Some activity on RationalWiki is used for critiquing and "monitor[ing] Conservapedia". RationalWiki contributors, some of which are former Conservapedia contributors, are often highly critical of Conservapedia, and according to an article published in the Los Angeles Times in 2007, RationalWiki members "by their own admission" vandalize Conservapedia. Lester Haines of The Register stated: "Its entry entitled 'Conservapedia:Delusions' promptly mocks the claims that 'Homosexuality is a mental disorder', 'Atheists are sociopaths', and 'During the 6 days of creation G-d placed the Earth inside a black hole to slow down time so the light from distant stars had time to reach us'."

Both Yan et al. 2019 and Knoche et al., two articles about classifying a writer's biases via text analysis, asserted that Conservapedia was "conservative" and RationalWiki was "liberal". Mic described RationalWiki as "progressive".

When Krebs et al. 2023 compared text on controversial topics across multiple community-managed wikis, they found that content and contributors on RationalWiki leaned liberal while Conservapedia leaned conservative. In contrast, Wikipedia's content leaned slightly liberal and editors leaned centrist. Both RationalWiki and Conservapedia were "more loaded with moral content".

Reception

Analysis

Andrea Ballatore, a lecturer in GIS at Birkbeck, University of London, categorizes RationalWiki as similar in tone to Snopes in a 2015 study, finding it to be the third most visible website when researching conspiracy theories in terms of Google and Bing search results, and the most visible among those sites that made openly negative value judgments about conspiracy theories.

In Intelligent Systems 2014, Alexander Shvets stated that RationalWiki is one of the few online resources that "provide some information about pseudoscientific theories". Similarly, Keeler et al. stated that sites like RationalWiki can help to "sort out the complexities" that arise when "distant and unfamiliar and complex things are communicated to great masses of people". Biologist and pseudoscience critic Jerry Coyne has written that its articles appear slanted toward the "authoritarian Left".

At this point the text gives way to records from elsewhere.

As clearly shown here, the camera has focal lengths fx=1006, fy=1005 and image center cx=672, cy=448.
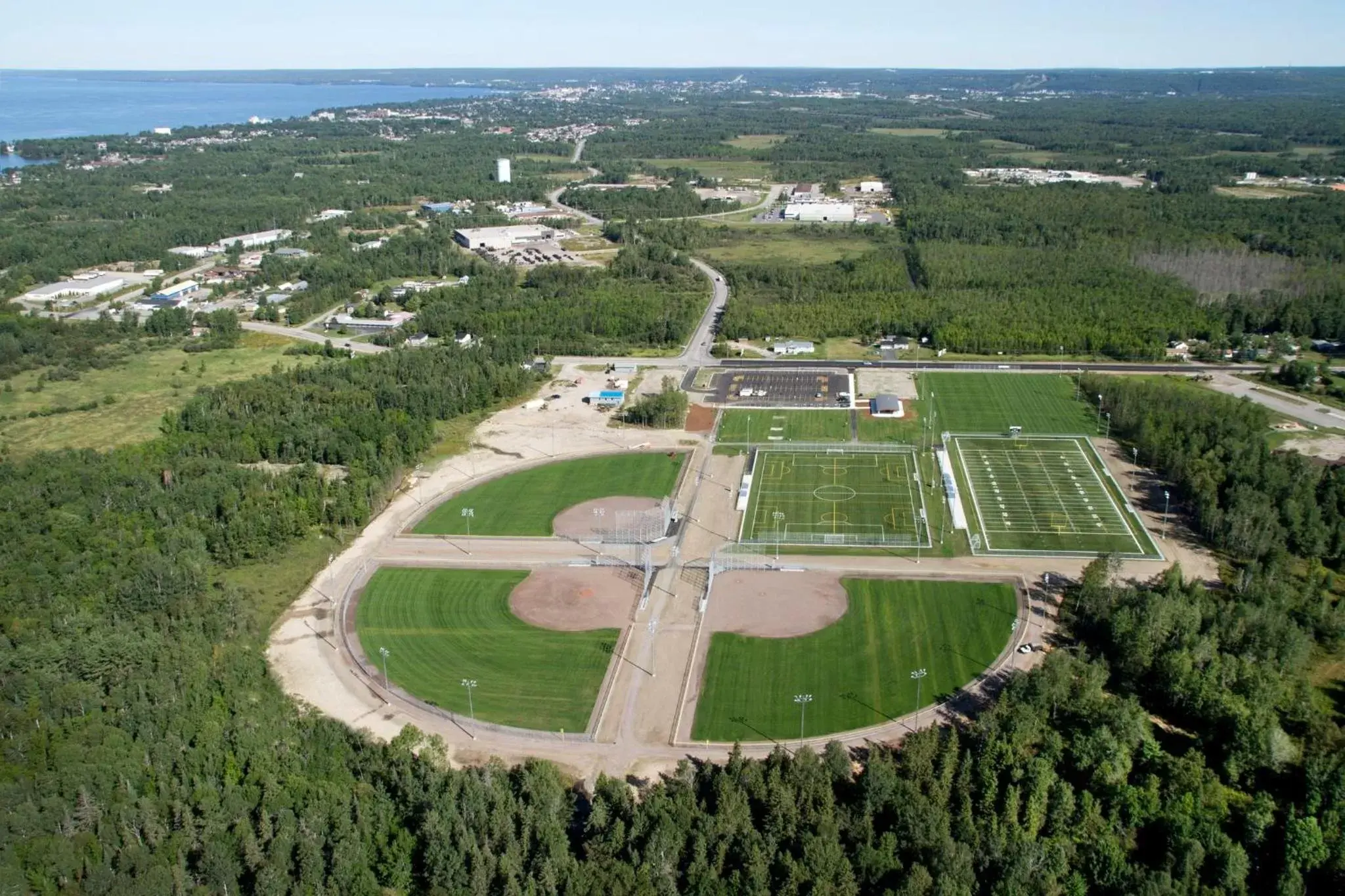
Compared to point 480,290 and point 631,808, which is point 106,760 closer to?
point 631,808

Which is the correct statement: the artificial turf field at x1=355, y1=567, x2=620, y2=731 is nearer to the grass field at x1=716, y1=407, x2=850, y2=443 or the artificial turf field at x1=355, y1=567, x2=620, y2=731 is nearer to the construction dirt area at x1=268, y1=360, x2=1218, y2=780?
the construction dirt area at x1=268, y1=360, x2=1218, y2=780

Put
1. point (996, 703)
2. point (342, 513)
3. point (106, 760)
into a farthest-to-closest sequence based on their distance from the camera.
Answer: point (342, 513) → point (996, 703) → point (106, 760)

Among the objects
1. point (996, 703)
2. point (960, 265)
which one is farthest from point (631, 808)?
point (960, 265)

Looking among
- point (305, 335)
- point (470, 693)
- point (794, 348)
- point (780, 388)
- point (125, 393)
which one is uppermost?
point (794, 348)

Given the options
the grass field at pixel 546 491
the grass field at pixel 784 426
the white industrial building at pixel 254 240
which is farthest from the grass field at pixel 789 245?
the grass field at pixel 546 491

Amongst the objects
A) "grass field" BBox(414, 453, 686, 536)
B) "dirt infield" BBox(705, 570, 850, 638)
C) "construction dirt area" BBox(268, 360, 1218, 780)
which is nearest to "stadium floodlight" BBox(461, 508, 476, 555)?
"grass field" BBox(414, 453, 686, 536)

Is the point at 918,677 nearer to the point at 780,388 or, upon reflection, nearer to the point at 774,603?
the point at 774,603

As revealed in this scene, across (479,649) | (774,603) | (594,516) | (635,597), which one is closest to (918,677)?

A 2019 study of bias analysis based on word embedding in RationalWiki, Conservapedia, and Wikipedia by researchers from RWTH Aachen University found all had significant gender biases, reflecting classical gender stereotypes, but these biases were less pronounced in RationalWiki. RationalWiki's characterization of indigenous science as pseudoscience was described as "Eurocentric gatekeeping" by Lindy Orthia of Australian National University.

Usage

In Critical Thinking: Pseudoscience and the Paranormal, Jonathan C. Smith lists RationalWiki in an exercise on finding and identifying fallacies.Snopes has quoted RationalWiki for background on Sorcha Faal of the European Union Times. RationalWiki's description of the "Lenski affair" was quoted by Magnus Ramage in Perspectives on Information and cited by Tom Kaden in Creationism and Anti-Creationism in the United States. It was quoted by Thomas Leitch in Wikipedia U: Knowledge, Authority, and Liberal Education in the Digital Age on the history of Citizendium. RationalWiki was cited by Dorit Rubinstein Reiss and Lois Weithorn in Responding to the Childhood Vaccination Crisis about the website Whale.to, saying that it is an "infamous conspiracy site", using RationalWiki as a source. RationalWiki's explanation of Gish gallops was referenced by The Guardian in an article on climate change denial and Erik Krabbe and Jan van Laar in an article on "quibbles". RationalWiki's description of the history and membership of LessWrong was quoted by Beth Singler in Existential Hope and Existential Despair in AI Apocalypticism and Transhumanism and cited by Saswat Sarangi and Pankaj Sharma in Artificial Intelligence. The Daily Beast writer Charles Davis alleges that Angela Nagle's Kill All Normies has "several passages" that "are similar to entries in Wikipedia and another online encyclopedia, RationalWiki" and that similar allegations were "first published on Libcom".

Writing in The Verge, Adi Robertson stated that RationalWiki provided a good explanation of Time Cube, though conveying the "full impression" of the original Time Cube website was all but impossible.